24.2.06

Só uma vez

Coimbra é uma cidade perigosíssima. Nunca se sabe o que pode acontecer. O mais certo é não acontecer nada. É isso que faz aumentar o perigo. Quando as possibilidades se reduzem, a intensidade do que acontece aumenta exponencialmente. Isto é uma teoria que eu tenho e que por vezes se verifica.

Entrei no Captain e vi-o. O amor tinha menos quinze anos do que eu, um menino lindo. E tinha aquele ar escocês porque tinha estado dois anos em Inglaterra a tentar estudar Biologia, mas não tinha aguentado não sei o quê. Quando demos por isso eu já lhe estava a mexer e ele já me estava a mexer. Em Coimbra é perigosíssimo. As noites duram semanas, saltam-se as estações e os corações vêm à boca para se morder. Quando saímos atravessámos um jardim de árvores muito altas e copas muito escuras e levou-me para casa dele. Uma mansão abandonada, sem electricidade nem água canalizada.
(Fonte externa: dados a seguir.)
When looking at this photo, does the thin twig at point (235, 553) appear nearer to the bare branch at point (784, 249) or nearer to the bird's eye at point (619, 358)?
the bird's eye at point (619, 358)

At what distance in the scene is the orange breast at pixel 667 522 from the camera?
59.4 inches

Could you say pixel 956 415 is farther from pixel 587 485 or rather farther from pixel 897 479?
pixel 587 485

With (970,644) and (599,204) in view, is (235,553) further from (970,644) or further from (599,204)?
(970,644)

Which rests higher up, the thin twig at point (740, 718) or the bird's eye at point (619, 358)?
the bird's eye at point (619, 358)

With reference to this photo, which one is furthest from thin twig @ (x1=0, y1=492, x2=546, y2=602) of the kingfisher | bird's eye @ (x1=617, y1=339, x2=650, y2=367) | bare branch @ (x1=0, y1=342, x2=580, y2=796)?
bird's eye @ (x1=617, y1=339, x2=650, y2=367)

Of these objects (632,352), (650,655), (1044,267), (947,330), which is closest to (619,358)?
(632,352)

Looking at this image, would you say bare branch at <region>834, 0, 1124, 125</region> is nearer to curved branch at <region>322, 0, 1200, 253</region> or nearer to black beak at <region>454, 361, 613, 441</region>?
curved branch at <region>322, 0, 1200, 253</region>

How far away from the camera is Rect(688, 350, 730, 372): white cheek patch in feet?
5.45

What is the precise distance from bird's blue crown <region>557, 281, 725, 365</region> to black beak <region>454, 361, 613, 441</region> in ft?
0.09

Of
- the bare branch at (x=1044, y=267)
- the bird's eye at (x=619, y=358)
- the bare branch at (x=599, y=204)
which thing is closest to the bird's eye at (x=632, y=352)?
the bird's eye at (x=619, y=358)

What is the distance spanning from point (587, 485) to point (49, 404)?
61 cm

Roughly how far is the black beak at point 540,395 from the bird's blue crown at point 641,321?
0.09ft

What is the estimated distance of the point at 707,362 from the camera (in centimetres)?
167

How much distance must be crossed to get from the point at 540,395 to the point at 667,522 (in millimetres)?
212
Tinha chegado há pouco tempo, disse-me ele. Eu não queria saber. Achei um luxo, vinte velas acesas e uma lareira frente à cama para onde me atirou ou onde tropeçámos e caímos. É claro que agora tudo é perigosíssimo e tive de o ir acalmando como pude, devagarinho. O meu menino, eu já gostava tanto dele. E fizemos o que foi possível fazer e é sempre tanto, sempre demais. Por fim adormeceu a falar-me na mãe dele. Depois saí para ir ao encontro do meu marido que me esperava impaciente no hotel, desejando que eu o satisfizesse, o que foi um duplo prazer porque trazia ainda comigo nos olhos fechados o meu lindo escocês.
Em Coimbra é perigosíssimo. Tudo acaba sempre por acontecer. Mas só uma vez.